With four days until November 3, here’s a deeper look at who’s already voted in these key states, with data from Catalist, a company that provides data, analytics and other services to Democrats, academics and nonprofit issue-advocacy organizations.


    The Hawkeye state voted twice for the Obama-Biden ticket but then backed Trump-Pence by almost 10 points over Hillary Clinton in 2016. Polls show a tight race.

    Democrats currently have a 16-point advantage over Republicans in the pre-Election Day vote. At this time four years ago, they led Republicans by just 10 points. This is not indicative of any outcome, as the GOP holds a slight edge in voter registration in the state, and polls show many Republicans nationwide prefer to vote on Election Day.

    Voters under 30 make up 11% of all early voters so far — up four points from this time last cycle. Voters 30-64 are up five points from 43% of turnout at this point four years ago to 48% now. Voters 65 and older make up a smaller share of early voters than at this point four years ago.

    The racial breakdown of Iowa’s early voting electorate remains consistent with this point in 2016, with White voters making up the vast majority — 94% — of those who have already cast ballots.

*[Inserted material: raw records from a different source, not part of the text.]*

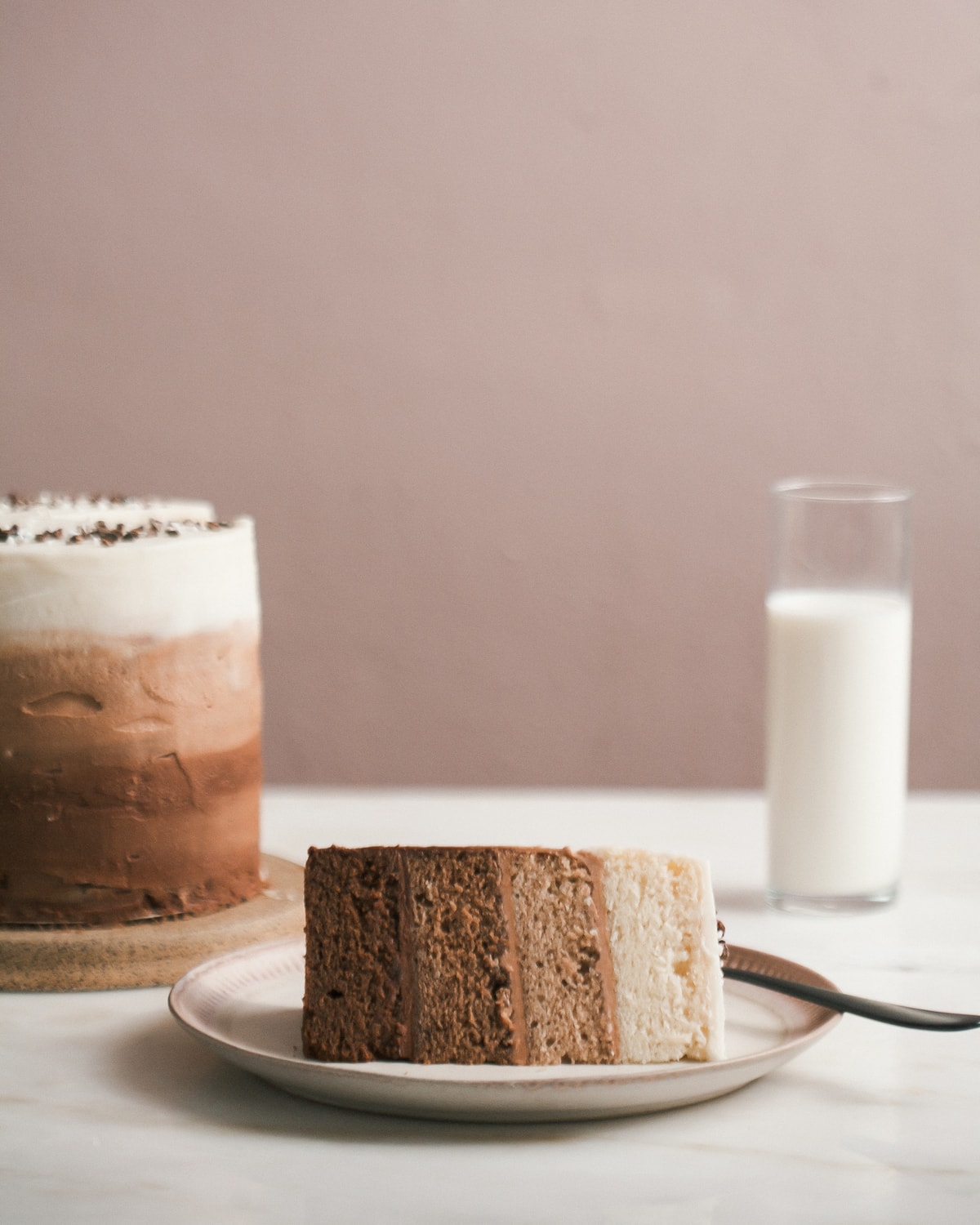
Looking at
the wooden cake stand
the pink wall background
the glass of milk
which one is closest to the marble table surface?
the wooden cake stand

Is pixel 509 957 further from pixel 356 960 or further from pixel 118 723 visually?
pixel 118 723

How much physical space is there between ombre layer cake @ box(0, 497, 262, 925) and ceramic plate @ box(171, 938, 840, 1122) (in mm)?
127

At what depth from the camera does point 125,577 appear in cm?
88

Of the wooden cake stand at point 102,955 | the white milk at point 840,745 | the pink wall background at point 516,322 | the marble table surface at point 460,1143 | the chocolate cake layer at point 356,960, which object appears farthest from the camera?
the pink wall background at point 516,322

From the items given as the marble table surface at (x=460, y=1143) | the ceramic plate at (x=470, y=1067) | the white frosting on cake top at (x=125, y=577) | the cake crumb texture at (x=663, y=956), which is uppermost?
the white frosting on cake top at (x=125, y=577)

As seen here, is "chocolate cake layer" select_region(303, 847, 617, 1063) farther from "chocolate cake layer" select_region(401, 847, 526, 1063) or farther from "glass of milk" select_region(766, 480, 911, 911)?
"glass of milk" select_region(766, 480, 911, 911)

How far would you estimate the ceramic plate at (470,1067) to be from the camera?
0.61m

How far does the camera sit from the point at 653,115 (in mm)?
2250

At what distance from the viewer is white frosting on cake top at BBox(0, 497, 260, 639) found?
2.85ft

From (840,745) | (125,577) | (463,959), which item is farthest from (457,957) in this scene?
(840,745)

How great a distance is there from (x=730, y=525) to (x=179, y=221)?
0.98 metres

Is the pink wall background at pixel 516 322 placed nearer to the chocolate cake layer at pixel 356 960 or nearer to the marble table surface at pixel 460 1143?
the marble table surface at pixel 460 1143

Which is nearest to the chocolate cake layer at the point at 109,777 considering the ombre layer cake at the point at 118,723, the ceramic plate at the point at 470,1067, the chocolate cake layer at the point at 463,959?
the ombre layer cake at the point at 118,723

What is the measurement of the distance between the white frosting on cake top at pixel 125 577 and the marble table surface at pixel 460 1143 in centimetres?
22
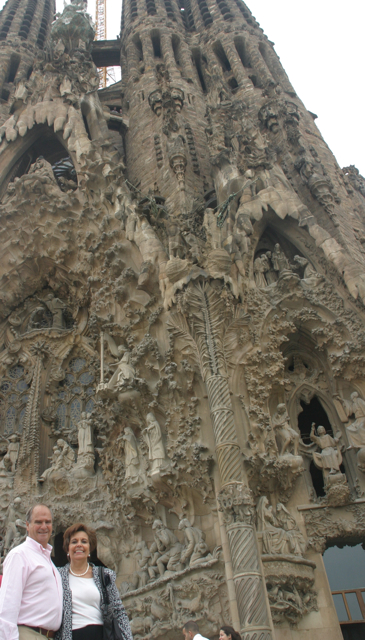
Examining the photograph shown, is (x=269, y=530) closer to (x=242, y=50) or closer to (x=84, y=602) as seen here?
(x=84, y=602)

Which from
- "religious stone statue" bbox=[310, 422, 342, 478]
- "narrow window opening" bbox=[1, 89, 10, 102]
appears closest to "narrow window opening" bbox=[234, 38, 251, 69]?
"narrow window opening" bbox=[1, 89, 10, 102]

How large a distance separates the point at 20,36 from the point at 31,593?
2429 cm

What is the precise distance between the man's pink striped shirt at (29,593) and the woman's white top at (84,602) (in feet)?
0.31

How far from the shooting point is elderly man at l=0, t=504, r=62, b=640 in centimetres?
187

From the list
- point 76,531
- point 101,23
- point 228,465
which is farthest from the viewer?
point 101,23

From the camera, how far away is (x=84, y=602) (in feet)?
6.97

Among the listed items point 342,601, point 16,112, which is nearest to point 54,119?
point 16,112

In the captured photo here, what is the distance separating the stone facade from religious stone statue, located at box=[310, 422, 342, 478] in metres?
0.02

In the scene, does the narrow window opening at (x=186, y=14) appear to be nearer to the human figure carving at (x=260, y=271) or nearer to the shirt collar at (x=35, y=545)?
the human figure carving at (x=260, y=271)

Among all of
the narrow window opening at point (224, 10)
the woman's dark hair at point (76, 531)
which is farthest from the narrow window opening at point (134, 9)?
the woman's dark hair at point (76, 531)

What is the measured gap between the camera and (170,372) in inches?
297

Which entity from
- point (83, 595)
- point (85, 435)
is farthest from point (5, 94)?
point (83, 595)

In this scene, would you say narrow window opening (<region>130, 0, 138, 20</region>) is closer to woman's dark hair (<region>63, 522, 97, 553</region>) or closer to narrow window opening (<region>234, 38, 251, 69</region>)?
narrow window opening (<region>234, 38, 251, 69</region>)

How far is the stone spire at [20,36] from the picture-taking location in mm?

    Trump earned Michigan’s 16 electoral votes four years ago with a 0.2% margin of victory. This year, Biden and Democrats are fighting to rebuild the so-called Blue Wall. Before Trump’s win, the state hadn’t voted for a Republican presidential nominee since 1988. The state expanded mail voting as an option to all voters in this year’s election.

    Currently, 10% of voters so far in the state are under 30 — at this point four years ago, only 3% were. While voters 65 or older made up 78% of early voters in 2016, they make up 44% of early voters so far this year.

    Black voters in Michigan have increased their share of ballots already cast compared to four years ago. They account for about 12% of those early votes so far, up from 8% at this point in 2016. White voters still represent the majority of those who’ve already cast ballots, although their share has decreased from 89% last cycle to about 83% currently.


    Both Trump and Biden will make stops in Minnesota on Friday, a state Hillary Clinton won by less than two points in 2016. The President sees the state as a possible opportunity to expand the map this year, even though no Republican presidential nominee has won here since 1972.

    Young voters make up 12% of early voters in Minnesota, more than twice the 5% share they had at this point in 2016.

    Black voters, Asian voters and Hispanic voters in Minnesota have seen one-percentage point upticks in their shares of ballots already cast compared to this time in 2016.

    White voters currently comprise a slightly smaller percentage of those early votes at 88%, down from 92% four years ago.


    Trump won the Badger State by less than one point in 2016, breaking a Democratic presidential streak dating back to 1988.

      Wisconsin has seen a large decrease in the share of early votes from people 65 or older, but the state hasn’t seen as much of an increase from voters under 30. Seniors went from 48% of the early vote in 2016 to 36% now. Voters under 30 made up only 4% of pre-Election Day voters four years ago but now make up 5%. The largest increase has actually come from voters with unknown ages. Those voters made up 5% of early voters four years ago, but now make up about 12%.

      The breakdown of Wisconsin’s early voters by race remains similar to that of four years ago. White voters represent a significant majority of those early votes at about 89%, followed by Black voters at 5%.